O “nazifascismo” é uma criação pragmática oriunda da Segunda Guerra Mundial, na qual o Fascismo e o Nazismo aliaram-se numa fatídica aliança que os destruiu. No entanto, como movimento ideologicamente unificado, o nazifascismo nunca existiu. Digo isso porque, no que se refere às suas origens, justificativas e intenções, ambos os regimes se diferenciaram substancialmente e nem sequer se viam como similares de maneira significativa.

Existem duas questões centrais para ambas as ideologias: o que significa ser um cidadão na comunidade política e o papel do Estado. Veremos suas diferenças.

FASCISMO

No fascismo, regime italiano liderado por Benito Mussolini, a construção ideológica foi relativamente tardia, iniciando-se por volta de 1925 após a consolidação dos poderes ditatoriais do Duce. Em 1929, após alguns anos sendo auxiliado pelo jurista Alfredo Rocco na construção de sua ditadura personalíssima, Mussolini percebeu a necessidade de formalizar o aspecto ideológico de seu regime e solicitou ao filósofo Giovanni Gentile, responsável pelas edições da prestigiosa Enciclopédia Italiana do Instituto Treccani, a escrita da parte que viria a ser a famosa Dottrina del Fascismo.

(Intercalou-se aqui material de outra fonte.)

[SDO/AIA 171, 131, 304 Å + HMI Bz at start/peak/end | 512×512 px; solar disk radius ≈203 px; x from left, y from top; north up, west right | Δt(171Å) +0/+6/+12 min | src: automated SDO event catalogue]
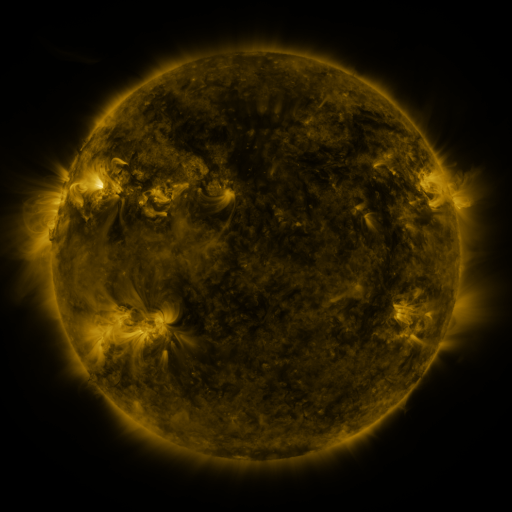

Nesse sentido, a Dottrina é a primeira tentativa de sistematização dos aspectos ideológicos essenciais do fascismo, e eis o que o livreto diz sobre o “Estado”:

Para o fascismo, o Estado é um absoluto, perante o qual indivíduos e grupos são relativos. Indivíduos e grupos são “pensáveis” como estão no Estado. O Estado tal como o fascismo o concebe e implementa é um fato espiritual e moral […]. É o Estado que, transcendendo o breve limite das vidas individuais, representa a consciência imanente da nação[1].

Entende-se que o Estado fascista se impõe como a entidade superior de razão que abrange todos os indivíduos e quaisquer outros grupos da sociedade civil, aspirando a tornar-se um Estado totalitário. É igualmente compreensível que o indivíduo, consequentemente, seja subjugado perante o Estado, mas como se configura a ideia do “indivíduo fascista” ou do “cidadão” da comunidade fascista?

Por ter sido parcialmente escrita por Giovanni Gentile como ghostwriter, a noção de “indivíduo” na Dottrina é profundamente influenciada por sua filosofia idealista. Nesse sentido, o indivíduo é, antes de tudo, um ser político e ético que encontra sua razão de ser mediante suas relações sociais. É por meio da imanência de leis e categorias sociais que o indivíduo evolui e expressa toda a sua potencialidade racional e ética que o caracteriza como um ser político: “O indivíduo humano não é um átomo. Imanente no conceito de indivíduo está o conceito de sociedade […] que faz do homem um ‘animal político’”[2]. Para filósofos idealistas como Gentile, o indivíduo não existe como um “átomo”, isto é, um ser autônomo que prescinde da sociedade ou possui quaisquer direitos naturais, mas é uma criação social da comunidade política.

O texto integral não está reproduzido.